The Petronas Twin Towers was the tallest building in the world for a brief time until they were surpassed by the Taipei 101 in 2004. When the Twin Towers were nearing completion in 1996, there were some controversy over the height of the building.
At that time, the world’s tallest building was the Sears Tower in Chicago. However, when the Twin Towers were built, the total height of the building included the spire which extends just over 9m higher than the Sears Tower. The spire itself represents almost 10% of the entire height. Of course, there were protest around this. The Malaysian government argued that in previous classifications of tall buildings, the total height of buildings includes spires (case in point, the Empire State Building).
So, in response Sears Towers put up an antenna that protrudes higher than the Twin Towers. However, the Council of Tall Buildings and Urban Habitat (the people who bestows rankings for tall buildings) ruled that the antenna on the Sears Towers were not an integral part of the design of the building and hence does not count toward the height. In fairness, the Council split the tall building categories into four distinct categories soon after.
The Twin Towers were built over three years. During those times, we saw how the building took shape and marvelled at how high the towers grew day after day. At its peak, they put up a floor every 5 days.
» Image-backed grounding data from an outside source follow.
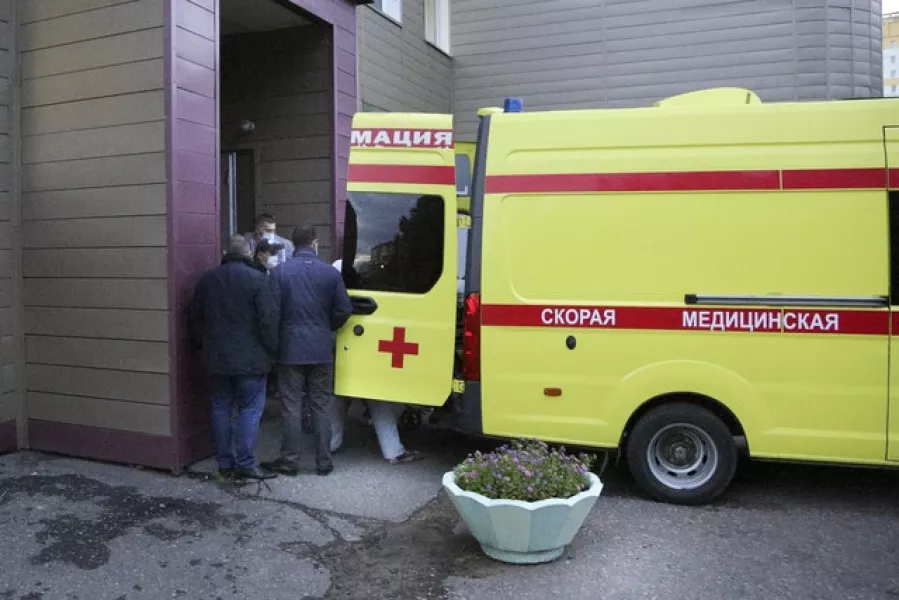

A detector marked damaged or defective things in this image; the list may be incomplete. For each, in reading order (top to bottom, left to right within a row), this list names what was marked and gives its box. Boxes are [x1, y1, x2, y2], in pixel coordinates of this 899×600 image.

cracked pavement [1, 418, 899, 600]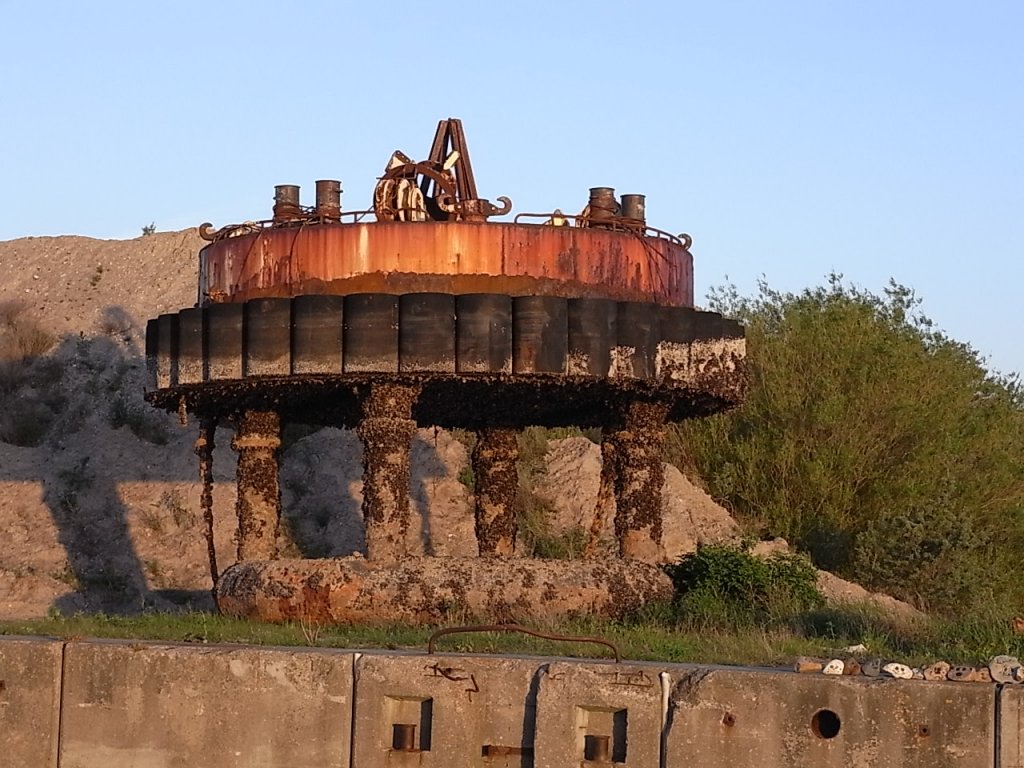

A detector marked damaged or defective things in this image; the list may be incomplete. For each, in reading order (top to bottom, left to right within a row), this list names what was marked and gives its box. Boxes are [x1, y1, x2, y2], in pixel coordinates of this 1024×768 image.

orange rusted drum [197, 222, 696, 307]
rusty metal loop [425, 622, 618, 663]
rusty bracket [425, 626, 618, 663]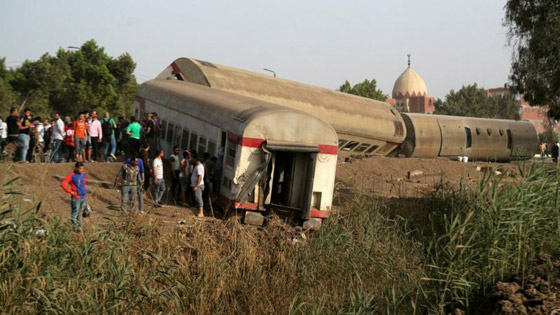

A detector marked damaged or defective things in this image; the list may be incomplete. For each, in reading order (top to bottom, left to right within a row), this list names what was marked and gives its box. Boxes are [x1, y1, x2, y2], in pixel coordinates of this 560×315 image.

damaged train carriage end [136, 79, 336, 230]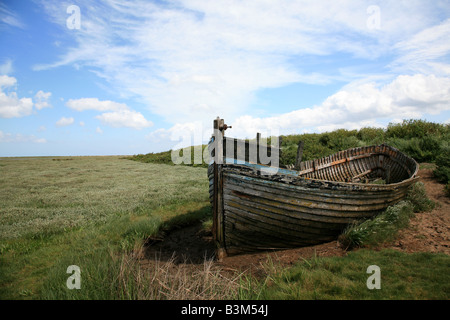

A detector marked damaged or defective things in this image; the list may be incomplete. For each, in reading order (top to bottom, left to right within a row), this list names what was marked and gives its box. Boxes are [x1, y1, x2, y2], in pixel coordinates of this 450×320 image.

wrecked wooden boat [209, 116, 420, 256]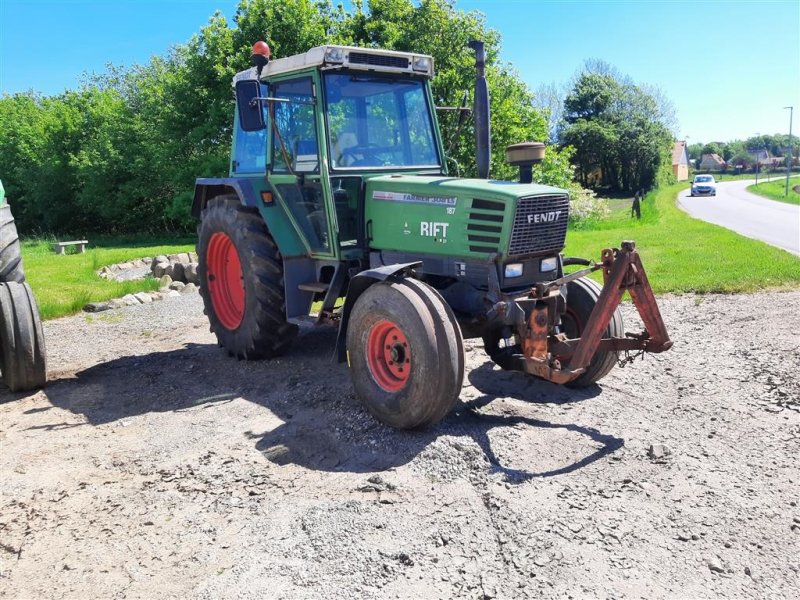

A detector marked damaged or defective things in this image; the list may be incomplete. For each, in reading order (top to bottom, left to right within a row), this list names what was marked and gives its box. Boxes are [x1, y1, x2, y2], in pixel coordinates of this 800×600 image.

rusty front implement [516, 240, 672, 384]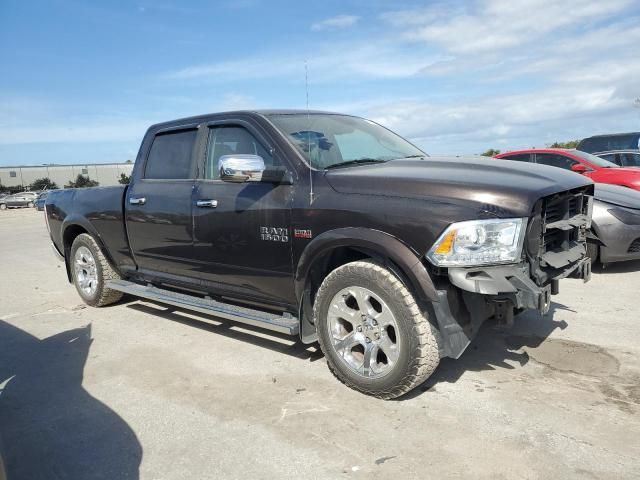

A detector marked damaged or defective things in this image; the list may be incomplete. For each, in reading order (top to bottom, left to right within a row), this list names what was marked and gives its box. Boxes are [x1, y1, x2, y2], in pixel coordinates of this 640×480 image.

cracked headlight [428, 218, 528, 266]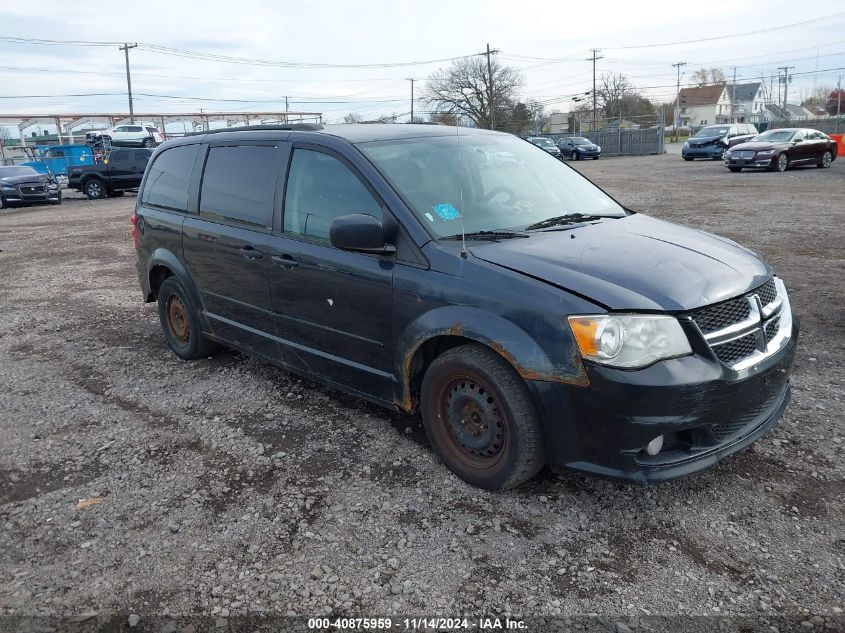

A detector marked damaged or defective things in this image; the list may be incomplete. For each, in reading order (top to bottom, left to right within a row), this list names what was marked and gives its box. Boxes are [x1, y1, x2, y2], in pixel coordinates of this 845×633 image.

rusty wheel [166, 292, 190, 344]
rusty wheel [157, 278, 214, 360]
rusty wheel [418, 346, 544, 488]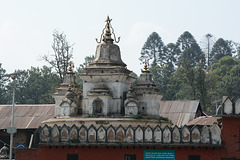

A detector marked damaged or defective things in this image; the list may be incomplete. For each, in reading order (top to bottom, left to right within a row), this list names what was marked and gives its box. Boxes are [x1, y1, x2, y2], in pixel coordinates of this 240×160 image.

rusty metal roof [0, 104, 54, 129]
rusty metal roof [159, 100, 201, 127]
The two buildings were built by two different companies (one Korean and the other Japanese), competing with each other to top up faster.
I remember then there were so much rumours about the towers. For one, there were rumours that the pilings were lost into a huge cavity underneath the site of the original location for the tower, resulting in the Towers being located at the fringe of the KLCC next to a very busy intersection. For sure, we know that the road next to the Towers developed huge sink holes during the construction. There was even a bungalow about 150m away that just collapsed in 30 minutes upon developing cracks then.
Oh yeah, the locals used to call that building “jagungs” which is Malay for corns.